Transitions. The collective cost for Hawaii and Oregon to switch to the federal marketplace IT platform was $84.3 million. Additionally, although CMS provided guidance, the guidance was not finalized until after Hawaii and Oregon began their transitions. The two states identified additional difficulties due to accelerated transition time frames and reassigned marketplace responsibilities. Hawaii noted additional communication difficulties arising from CMS officials working in the Eastern time zone and Hawaii officials working in the Hawaii Aleutian time zone.

Reporting. Although CMS reviewed state sustainability plans, the agency did not ensure that sustainability plans and financial audit reports were complete. Specifically, states failed to complete sustainability plans with full 5-year budgets. Additionally, according to Hawaii, Minnesota, and New York officials, CMS did not provide policies or procedures regarding sustainability planning, including budget and enrollment forecasts.

Performance. CMS also failed to adequately monitor performance. Although CMS requires states to submit a report of weekly performance indicators, the agency did not ensure that Minnesota and New York developed, updated, and followed performance measurement plans. CMS also failed to conduct reviews designed to analyze the operational performance of states’ marketplace IT systems.

Recommendations. To improve oversight of state marketplaces, the GAO recommended that CMS take steps to ensure: (1) state marketplace sustainability plans include a 5-year budget forecast; (2) state marketplaces submit required annual financial audit reports; (3) marketplace IT self-sustainability risk assessments are based upon measurable terms; (4) state marketplaces develop performance measurement plans; (5) operational analysis reviews are conducted to monitor state marketplace IT systems; and (6) performance metrics collected from states are adequately linked to performance goals.

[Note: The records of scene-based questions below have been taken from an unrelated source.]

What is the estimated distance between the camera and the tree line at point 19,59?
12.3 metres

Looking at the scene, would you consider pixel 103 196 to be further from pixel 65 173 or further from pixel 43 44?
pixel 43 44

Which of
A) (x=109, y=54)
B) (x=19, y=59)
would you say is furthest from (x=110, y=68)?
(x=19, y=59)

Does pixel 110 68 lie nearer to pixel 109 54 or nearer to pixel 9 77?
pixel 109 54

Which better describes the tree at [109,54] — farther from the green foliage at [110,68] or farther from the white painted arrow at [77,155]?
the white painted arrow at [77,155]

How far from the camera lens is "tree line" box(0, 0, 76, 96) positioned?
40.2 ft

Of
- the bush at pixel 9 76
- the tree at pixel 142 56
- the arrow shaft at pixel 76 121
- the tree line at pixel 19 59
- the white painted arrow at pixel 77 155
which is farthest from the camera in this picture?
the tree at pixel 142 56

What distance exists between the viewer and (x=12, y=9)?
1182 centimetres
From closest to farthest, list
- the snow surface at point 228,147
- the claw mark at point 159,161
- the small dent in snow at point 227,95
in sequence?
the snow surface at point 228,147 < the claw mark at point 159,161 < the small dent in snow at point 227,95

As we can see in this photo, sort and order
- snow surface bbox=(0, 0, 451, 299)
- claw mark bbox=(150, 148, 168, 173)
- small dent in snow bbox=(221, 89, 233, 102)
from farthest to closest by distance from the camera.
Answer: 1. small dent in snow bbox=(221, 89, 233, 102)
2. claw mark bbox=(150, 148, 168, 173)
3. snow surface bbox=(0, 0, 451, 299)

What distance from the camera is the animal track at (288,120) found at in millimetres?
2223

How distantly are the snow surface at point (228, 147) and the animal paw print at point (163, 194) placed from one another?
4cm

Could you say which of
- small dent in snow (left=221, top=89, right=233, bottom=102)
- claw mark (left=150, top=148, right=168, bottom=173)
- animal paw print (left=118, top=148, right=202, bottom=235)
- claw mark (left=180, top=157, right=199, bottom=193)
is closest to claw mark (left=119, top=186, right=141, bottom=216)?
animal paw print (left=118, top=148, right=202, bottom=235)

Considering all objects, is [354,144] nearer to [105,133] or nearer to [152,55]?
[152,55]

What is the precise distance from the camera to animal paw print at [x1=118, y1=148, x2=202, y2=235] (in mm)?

HHS concurred with the second and third recommendations, partially concurred with the fourth and sixth recommendations (without noting which aspects it did not concur with), and did not concur with the first and the fifth recommendations. With respect to the recommendations HHS did not concur with, the agency indicated it will require a 2-year—as opposed to 5-year—budget forecast and noted that its existing Open Enrollment Readiness Reviews are similar enough to operational analysis reviews to eliminate the need for that additional oversight.